• **Excerpted text**:

Overall, existing studies have contributed to our understanding of the effect of 3D urban forms on CO2 emissions at the city scale. However, there remains much room for further investigation. First and perhaps foremost, existing studies have largely ignored the causal influence of 3D urban forms on CO2 emissions. Nonetheless, identifying this causal relationship is crucial to revealing whether 3D urban forms truly exert an impact on carbon emissions, which is important for effectively making low-carbon strategies. Second, existing studies have mainly focused on a single Chinese city [36,37] or a group of Chinese cities [35]. An empirical study focusing on all the Chinese cities would thus contribute comprehensively to the literature. Third, it remains unclear whether the effect of 3D urban forms on CO2 emissions is heterogeneous.
This paper contributes to the existing literature by conducting an empirical study of 285 Chinese cities at the prefecture and above level to investigate the causal and heterogeneous influence of 3D urban forms on CO2 emissions at the city scale. Our empirical findings show a robust, positive causal influence of 3D urban forms on CO2 emissions. This conclusion remains valid even when the spatial spillover effect is taken into account. Additionally, we provide evidence that the influence of 3D urban forms on CO2 emissions is U-shaped and that total population plays a moderating role in this relationship. Importantly, the influence of 3D urban forms on CO2 emissions exhibits geographic and sectoral heterogeneity. Specifically, the influence of 3D urban forms is greater in eastern cities than in non-eastern cities. Furthermore, 3D urban forms primarily affect household carbon emissions rather than industrial and transportation carbon emissions.
The structure of this paper is organized as follows. Section 2 describes the data and methodology used in this study. Then, Section 3 shows the regression results. Section 4 discusses the empirical results as well as policy implications. Finally, Section 5 concludes with future research suggestions.

• **Jobs**:
**a.** Copy the excerpt on 3D urban forms and CO2 emissions word for word from "Overall, existing studies" to "emissions is heterogeneous.".
**b.** Answer these questions from the excerpt on 3D urban forms and CO2 emissions:
(i) How many Chinese cities does the empirical study cover?
(ii) Which kind of carbon emissions do 3D urban forms primarily affect?
(iii) What does Section 3 show?

• **Provided data**:
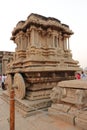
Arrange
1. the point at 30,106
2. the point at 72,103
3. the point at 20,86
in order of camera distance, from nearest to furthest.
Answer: the point at 72,103 → the point at 30,106 → the point at 20,86

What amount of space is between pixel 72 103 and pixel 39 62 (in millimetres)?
2197

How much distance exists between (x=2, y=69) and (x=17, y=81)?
42.5 ft

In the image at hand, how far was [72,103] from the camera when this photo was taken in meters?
3.27

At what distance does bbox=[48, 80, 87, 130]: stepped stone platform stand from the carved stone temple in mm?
808

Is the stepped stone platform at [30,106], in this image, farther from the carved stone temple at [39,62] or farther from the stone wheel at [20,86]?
the stone wheel at [20,86]

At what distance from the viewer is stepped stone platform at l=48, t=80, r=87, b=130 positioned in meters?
3.00

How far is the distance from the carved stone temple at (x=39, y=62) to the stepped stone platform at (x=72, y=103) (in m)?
0.81

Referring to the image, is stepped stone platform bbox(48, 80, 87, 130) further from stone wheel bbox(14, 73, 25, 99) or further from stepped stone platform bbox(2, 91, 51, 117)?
stone wheel bbox(14, 73, 25, 99)

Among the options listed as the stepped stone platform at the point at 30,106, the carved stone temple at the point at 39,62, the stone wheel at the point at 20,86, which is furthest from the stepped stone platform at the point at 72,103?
the stone wheel at the point at 20,86

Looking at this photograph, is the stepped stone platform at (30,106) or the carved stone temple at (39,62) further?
the carved stone temple at (39,62)

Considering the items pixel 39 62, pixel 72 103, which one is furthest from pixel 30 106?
pixel 39 62

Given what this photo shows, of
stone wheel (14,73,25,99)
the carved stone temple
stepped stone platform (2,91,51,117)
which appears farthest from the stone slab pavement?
stone wheel (14,73,25,99)

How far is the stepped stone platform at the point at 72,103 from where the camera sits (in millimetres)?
3002

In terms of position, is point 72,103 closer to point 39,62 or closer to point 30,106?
point 30,106
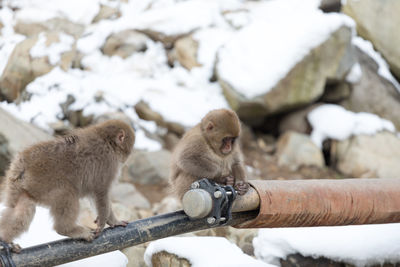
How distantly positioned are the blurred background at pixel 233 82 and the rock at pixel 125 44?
16 mm

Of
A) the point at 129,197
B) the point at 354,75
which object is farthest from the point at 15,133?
the point at 354,75

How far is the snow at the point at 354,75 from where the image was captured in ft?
27.3

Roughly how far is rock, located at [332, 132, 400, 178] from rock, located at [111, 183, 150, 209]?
9.88ft

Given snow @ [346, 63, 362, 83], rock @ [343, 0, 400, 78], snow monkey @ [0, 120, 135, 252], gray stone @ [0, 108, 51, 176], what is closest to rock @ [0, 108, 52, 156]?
gray stone @ [0, 108, 51, 176]

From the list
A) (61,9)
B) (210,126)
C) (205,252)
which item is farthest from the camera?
(61,9)

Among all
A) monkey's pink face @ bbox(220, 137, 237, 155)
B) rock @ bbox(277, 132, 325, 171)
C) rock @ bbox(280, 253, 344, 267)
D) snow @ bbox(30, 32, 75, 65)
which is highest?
monkey's pink face @ bbox(220, 137, 237, 155)

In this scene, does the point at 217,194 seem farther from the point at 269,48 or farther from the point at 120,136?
the point at 269,48

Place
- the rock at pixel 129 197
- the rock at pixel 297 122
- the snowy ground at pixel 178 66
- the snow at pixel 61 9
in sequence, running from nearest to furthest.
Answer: the rock at pixel 129 197, the snowy ground at pixel 178 66, the rock at pixel 297 122, the snow at pixel 61 9

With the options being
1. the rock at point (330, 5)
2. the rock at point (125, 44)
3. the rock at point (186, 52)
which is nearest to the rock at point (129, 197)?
the rock at point (186, 52)

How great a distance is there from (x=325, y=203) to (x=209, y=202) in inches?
31.4

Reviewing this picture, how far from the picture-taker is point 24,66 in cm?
798

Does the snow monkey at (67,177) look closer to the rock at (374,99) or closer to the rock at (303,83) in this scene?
the rock at (303,83)

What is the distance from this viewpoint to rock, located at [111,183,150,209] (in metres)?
6.11

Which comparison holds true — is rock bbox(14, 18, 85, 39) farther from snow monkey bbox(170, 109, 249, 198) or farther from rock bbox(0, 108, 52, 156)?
snow monkey bbox(170, 109, 249, 198)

• **Responses to the tasks**:
**a.**
Overall, existing studies have contributed to our understanding of the effect of 3D urban forms on CO2 emissions at the city scale. However, there remains much room for further investigation. First and perhaps foremost, existing studies have largely ignored the causal influence of 3D urban forms on CO2 emissions. Nonetheless, identifying this causal relationship is crucial to revealing whether 3D urban forms truly exert an impact on carbon emissions, which is important for effectively making low-carbon strategies. Second, existing studies have mainly focused on a single Chinese city [36,37] or a group of Chinese cities [35]. An empirical study focusing on all the Chinese cities would thus contribute comprehensively to the literature. Third, it remains unclear whether the effect of 3D urban forms on CO2 emissions is heterogeneous.

**b.**
(i) 285 Chinese cities at the prefecture and above level.
(ii) Household carbon emissions.
(iii) The regression results.